Para la empresa, la situación no es menos compleja. Se ve obligada a decidir sobre el futuro de un empleado que, administrativamente, está apto para trabajar, pero que, en la práctica, puede no estarlo. La única vía legal para la compañía es someter al trabajador a un reconocimiento médico a través de su servicio de prevención. Si el resultado es de «no apto» o «apto con limitaciones» que impiden el desempeño de sus funciones, la empresa puede proceder a un despido por ineptitud sobrevenida. Este escenario, además de suponer una carga emocional y económica, genera una notable inseguridad jurídica.
La Potestad del INSS: Un Poder que Genera Desprotección
Un ejemplo paradigmático de esta disfunción se produce cuando un trabajador, tras la denegación de la IP, obtiene una nueva baja médica por parte del Servicio Público de Salud debido a un agravamiento o a una patología distinta. En estos casos, el INSS, en ejercicio de la competencia exclusiva que le otorga la ley para estas situaciones, a menudo resuelve dejar sin efectos dicha baja.
El argumento recurrente es que la nueva dolencia es una “misma o similar patología” que la del proceso anterior y que, a su juicio, el trabajador “no tiene limitada su capacidad laboral”. Esta valoración, que puede contradecir el criterio del médico de atención primaria, deja al trabajador en un desamparo absoluto: sin prestación y sin cobertura legal para su ausencia laboral, mientras se ve forzado a iniciar un nuevo litigio para defender su derecho.

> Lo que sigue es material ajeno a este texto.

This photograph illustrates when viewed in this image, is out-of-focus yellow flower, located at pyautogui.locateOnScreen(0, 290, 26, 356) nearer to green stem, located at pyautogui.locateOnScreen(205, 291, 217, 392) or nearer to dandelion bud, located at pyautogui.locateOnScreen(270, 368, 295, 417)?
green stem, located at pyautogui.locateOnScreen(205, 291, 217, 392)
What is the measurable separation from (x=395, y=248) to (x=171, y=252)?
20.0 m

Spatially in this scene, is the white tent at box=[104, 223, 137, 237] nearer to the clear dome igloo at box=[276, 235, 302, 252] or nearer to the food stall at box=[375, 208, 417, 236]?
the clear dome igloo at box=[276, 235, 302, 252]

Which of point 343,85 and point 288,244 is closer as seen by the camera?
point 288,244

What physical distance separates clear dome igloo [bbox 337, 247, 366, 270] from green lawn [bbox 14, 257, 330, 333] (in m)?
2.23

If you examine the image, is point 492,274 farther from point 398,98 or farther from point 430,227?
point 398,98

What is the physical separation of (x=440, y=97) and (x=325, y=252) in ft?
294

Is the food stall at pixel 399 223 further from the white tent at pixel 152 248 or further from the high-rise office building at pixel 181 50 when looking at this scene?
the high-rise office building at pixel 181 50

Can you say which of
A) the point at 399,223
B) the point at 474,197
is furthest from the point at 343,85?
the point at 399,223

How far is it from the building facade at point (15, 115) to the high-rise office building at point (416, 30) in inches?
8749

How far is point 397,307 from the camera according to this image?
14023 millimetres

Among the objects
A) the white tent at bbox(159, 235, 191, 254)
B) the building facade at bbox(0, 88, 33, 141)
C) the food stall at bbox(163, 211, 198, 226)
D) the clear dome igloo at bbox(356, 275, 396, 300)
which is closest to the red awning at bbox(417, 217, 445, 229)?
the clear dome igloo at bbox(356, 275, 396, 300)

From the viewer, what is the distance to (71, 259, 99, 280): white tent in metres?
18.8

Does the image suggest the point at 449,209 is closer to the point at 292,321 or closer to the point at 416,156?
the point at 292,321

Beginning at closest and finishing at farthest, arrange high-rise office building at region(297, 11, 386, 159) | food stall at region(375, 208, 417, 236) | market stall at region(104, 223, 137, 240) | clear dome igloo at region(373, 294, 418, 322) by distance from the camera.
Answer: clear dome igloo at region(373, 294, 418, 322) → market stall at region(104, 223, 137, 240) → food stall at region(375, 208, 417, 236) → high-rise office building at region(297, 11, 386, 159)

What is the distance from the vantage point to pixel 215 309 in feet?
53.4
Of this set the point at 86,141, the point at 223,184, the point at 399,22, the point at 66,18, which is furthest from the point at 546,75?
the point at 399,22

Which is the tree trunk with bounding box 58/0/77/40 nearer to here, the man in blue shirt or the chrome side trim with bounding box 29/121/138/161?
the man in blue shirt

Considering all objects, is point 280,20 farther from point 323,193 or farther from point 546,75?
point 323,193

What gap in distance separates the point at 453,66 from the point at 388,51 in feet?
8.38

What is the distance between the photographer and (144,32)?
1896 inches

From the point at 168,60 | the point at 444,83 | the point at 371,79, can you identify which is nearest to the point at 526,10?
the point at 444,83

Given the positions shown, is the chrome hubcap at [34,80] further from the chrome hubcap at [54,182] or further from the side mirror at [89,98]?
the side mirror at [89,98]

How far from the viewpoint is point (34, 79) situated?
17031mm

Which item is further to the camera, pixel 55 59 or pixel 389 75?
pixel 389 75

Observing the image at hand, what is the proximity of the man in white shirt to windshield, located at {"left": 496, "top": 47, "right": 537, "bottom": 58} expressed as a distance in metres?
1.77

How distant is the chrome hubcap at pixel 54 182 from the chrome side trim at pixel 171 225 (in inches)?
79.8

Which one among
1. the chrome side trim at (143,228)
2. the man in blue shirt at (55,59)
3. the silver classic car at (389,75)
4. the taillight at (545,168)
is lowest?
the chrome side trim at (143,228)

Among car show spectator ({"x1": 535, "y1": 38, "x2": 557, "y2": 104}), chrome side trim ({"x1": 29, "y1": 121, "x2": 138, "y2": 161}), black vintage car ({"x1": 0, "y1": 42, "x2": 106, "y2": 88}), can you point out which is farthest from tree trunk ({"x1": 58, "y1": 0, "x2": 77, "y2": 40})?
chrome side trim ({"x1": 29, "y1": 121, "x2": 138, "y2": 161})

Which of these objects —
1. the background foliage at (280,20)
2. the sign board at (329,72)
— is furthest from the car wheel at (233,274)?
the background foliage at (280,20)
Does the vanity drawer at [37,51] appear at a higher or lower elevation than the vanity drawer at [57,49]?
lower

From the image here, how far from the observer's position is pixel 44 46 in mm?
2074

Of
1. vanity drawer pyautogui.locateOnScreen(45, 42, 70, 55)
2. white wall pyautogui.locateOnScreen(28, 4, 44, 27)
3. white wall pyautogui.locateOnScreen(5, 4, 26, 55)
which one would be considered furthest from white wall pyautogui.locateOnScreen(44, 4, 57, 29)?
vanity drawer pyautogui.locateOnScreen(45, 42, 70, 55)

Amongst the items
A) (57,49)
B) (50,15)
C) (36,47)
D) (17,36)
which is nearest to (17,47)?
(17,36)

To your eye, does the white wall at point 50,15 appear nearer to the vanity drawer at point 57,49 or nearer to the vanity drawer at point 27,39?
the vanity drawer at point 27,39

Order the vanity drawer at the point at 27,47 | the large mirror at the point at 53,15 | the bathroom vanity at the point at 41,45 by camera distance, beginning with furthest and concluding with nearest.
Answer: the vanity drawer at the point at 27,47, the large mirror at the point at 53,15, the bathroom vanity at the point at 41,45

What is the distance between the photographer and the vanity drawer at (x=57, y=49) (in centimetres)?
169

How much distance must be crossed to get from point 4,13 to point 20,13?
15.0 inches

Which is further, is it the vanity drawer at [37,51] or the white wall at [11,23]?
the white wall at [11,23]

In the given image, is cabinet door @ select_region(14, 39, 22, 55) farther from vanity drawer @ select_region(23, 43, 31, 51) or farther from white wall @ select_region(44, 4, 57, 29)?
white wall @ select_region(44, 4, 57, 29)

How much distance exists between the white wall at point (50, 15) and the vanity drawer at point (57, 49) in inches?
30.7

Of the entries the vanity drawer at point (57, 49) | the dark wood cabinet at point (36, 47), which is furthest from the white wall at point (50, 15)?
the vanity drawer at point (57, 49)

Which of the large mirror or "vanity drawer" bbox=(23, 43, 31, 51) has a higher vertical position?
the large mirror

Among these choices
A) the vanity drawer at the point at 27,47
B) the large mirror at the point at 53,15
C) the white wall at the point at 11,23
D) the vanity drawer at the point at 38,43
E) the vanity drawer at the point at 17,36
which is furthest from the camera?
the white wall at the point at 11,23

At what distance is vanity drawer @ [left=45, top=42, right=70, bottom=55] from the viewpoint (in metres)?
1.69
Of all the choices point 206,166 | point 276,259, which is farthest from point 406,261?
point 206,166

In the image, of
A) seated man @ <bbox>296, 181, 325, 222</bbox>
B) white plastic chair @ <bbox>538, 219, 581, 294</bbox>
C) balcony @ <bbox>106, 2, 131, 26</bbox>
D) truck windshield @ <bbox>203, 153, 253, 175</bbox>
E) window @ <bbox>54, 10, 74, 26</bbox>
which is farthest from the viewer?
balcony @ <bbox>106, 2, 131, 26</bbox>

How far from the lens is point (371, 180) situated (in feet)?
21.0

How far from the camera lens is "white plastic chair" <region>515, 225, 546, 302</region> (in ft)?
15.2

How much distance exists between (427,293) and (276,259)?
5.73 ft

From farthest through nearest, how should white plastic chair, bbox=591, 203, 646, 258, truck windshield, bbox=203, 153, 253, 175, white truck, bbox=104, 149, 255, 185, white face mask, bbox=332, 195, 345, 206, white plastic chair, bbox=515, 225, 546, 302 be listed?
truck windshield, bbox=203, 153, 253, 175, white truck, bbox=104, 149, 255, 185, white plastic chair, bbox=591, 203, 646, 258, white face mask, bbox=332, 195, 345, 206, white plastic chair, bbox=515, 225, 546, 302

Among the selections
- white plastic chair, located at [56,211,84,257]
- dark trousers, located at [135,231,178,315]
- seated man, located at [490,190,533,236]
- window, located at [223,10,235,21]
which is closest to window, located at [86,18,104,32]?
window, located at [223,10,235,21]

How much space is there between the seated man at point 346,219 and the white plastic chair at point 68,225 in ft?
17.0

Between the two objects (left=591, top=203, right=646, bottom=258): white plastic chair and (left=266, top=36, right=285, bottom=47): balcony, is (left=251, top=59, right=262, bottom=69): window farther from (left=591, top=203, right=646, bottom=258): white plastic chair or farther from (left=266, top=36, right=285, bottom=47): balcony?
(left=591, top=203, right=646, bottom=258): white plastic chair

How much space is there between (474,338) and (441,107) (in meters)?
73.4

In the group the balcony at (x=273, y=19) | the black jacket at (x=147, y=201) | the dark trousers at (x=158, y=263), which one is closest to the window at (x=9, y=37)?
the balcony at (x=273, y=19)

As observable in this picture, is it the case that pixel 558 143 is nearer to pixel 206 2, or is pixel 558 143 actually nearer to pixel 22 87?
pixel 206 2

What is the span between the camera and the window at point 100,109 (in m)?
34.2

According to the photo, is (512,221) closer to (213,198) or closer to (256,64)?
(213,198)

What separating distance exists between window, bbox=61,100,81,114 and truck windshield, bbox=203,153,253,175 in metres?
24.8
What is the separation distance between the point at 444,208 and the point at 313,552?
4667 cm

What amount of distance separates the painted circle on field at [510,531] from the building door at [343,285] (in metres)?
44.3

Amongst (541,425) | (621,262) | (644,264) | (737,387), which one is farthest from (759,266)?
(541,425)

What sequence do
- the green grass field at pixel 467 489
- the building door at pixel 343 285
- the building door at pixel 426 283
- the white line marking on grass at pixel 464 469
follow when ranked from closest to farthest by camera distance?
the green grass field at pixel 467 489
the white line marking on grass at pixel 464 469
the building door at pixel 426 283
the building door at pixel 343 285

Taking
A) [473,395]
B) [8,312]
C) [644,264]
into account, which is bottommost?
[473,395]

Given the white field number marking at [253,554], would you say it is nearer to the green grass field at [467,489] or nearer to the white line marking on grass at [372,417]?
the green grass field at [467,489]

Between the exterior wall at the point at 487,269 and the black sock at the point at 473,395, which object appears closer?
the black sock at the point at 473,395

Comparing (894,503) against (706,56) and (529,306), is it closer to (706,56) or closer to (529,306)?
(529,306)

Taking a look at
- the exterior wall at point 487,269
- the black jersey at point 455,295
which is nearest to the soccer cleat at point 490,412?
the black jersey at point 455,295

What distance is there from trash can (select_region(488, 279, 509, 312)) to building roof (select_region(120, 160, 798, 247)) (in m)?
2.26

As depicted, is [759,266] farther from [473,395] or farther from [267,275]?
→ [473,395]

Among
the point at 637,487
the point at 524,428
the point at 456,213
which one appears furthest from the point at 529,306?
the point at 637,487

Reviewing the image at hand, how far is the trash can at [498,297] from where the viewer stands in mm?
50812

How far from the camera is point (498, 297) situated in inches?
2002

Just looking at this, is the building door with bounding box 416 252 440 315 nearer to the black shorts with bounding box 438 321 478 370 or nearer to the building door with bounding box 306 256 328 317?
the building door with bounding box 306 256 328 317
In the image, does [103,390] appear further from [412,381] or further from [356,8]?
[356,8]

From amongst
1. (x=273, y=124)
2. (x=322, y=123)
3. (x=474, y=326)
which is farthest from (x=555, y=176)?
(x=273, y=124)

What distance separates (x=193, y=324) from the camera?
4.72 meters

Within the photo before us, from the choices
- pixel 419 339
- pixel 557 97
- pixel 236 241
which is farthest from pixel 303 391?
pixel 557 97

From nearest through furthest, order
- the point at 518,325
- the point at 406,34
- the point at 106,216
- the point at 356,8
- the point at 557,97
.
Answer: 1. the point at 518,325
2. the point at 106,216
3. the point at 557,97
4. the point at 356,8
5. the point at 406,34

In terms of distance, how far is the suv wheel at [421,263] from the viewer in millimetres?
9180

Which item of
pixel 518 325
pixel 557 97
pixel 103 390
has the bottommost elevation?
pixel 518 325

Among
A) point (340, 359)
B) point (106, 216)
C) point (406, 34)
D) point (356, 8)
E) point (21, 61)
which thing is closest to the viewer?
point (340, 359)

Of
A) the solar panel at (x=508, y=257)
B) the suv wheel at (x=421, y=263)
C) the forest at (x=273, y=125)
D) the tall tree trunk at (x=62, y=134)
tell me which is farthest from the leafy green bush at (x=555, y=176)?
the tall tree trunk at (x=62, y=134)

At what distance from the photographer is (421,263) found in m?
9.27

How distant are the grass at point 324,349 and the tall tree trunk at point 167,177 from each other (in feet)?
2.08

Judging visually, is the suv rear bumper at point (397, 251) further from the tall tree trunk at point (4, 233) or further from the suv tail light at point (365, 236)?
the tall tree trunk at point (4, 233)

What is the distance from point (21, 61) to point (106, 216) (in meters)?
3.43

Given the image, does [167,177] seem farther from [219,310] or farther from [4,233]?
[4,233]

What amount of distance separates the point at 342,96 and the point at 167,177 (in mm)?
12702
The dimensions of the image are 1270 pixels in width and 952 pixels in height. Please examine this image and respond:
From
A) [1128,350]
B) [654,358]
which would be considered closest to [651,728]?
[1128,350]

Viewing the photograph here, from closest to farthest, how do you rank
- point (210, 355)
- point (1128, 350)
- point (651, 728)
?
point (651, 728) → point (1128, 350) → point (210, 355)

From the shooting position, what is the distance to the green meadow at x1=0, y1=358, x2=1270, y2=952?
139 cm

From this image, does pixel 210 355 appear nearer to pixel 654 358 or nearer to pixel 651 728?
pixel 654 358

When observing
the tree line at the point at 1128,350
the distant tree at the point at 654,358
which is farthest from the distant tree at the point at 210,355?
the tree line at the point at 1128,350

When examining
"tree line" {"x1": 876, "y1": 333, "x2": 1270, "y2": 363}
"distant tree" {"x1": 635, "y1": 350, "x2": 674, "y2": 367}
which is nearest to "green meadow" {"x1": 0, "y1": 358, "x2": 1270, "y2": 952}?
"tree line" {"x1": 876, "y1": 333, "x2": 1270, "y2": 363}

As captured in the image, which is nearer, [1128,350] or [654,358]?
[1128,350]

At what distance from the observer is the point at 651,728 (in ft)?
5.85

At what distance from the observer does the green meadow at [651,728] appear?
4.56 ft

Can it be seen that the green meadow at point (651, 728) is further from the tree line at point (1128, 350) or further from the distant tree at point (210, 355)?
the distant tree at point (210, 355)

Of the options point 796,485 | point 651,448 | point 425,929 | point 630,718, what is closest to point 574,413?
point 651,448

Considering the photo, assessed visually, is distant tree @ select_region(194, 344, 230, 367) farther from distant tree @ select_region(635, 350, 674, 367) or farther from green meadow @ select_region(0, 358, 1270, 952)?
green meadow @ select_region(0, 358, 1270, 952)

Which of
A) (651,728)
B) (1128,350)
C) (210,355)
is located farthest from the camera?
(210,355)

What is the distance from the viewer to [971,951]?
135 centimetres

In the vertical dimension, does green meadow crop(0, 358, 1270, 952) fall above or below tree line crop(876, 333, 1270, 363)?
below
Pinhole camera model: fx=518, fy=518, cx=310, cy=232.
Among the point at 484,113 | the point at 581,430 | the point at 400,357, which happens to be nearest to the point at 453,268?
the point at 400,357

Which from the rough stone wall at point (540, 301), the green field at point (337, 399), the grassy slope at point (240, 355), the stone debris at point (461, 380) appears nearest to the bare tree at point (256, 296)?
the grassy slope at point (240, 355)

La Justicia que Llega Tarde
Si bien es cierto que el sistema judicial actúa como un contrapeso y revoca un número significativo de las denegaciones de IP emitidas por el INSS, su lentitud intrínseca convierte esta solución en una victoria pírrica para muchos. Un proceso judicial puede prolongarse durante meses o incluso años, un tiempo durante el cual el trabajador permanece sin ingresos y con el riesgo constante de ser despedido. Cuando finalmente llega la sentencia favorable, es posible que el vínculo laboral ya se haya extinguido y que el trabajador haya acumulado deudas y un deterioro irreparable de su situación personal y familiar.
Conclusión: Una Reforma Urgente y Necesaria
La situación actual evidencia un fallo sistémico que sacrifica la protección del trabajador en el altar de la burocracia. No es admisible que un sistema diseñado para amparar al enfermo genere un vacío legal que lo empuje a la precariedad.
Es imperativo abordar una reforma legislativa que contemple, entre otras medidas:
- Mecanismos de protección transitoria: Establecer un subsidio o prestación puente que garantice unos ingresos mínimos al trabajador desde la denegación de la IP hasta que exista una resolución judicial firme.
- Revisión de la potestad del INSS: Limitar o modular la capacidad del INSS para anular bajas médicas emitidas por el Servicio Público de Salud en estos periodos intermedios, exigiendo una justificación médica reforzada y garantizando el derecho de audiencia del afectado de forma más ágil.
Solo así se podrá evitar que el laberinto entre la incapacidad temporal y la permanente siga siendo una trampa de desprotección para los trabajadores y una fuente de inseguridad para las empresas.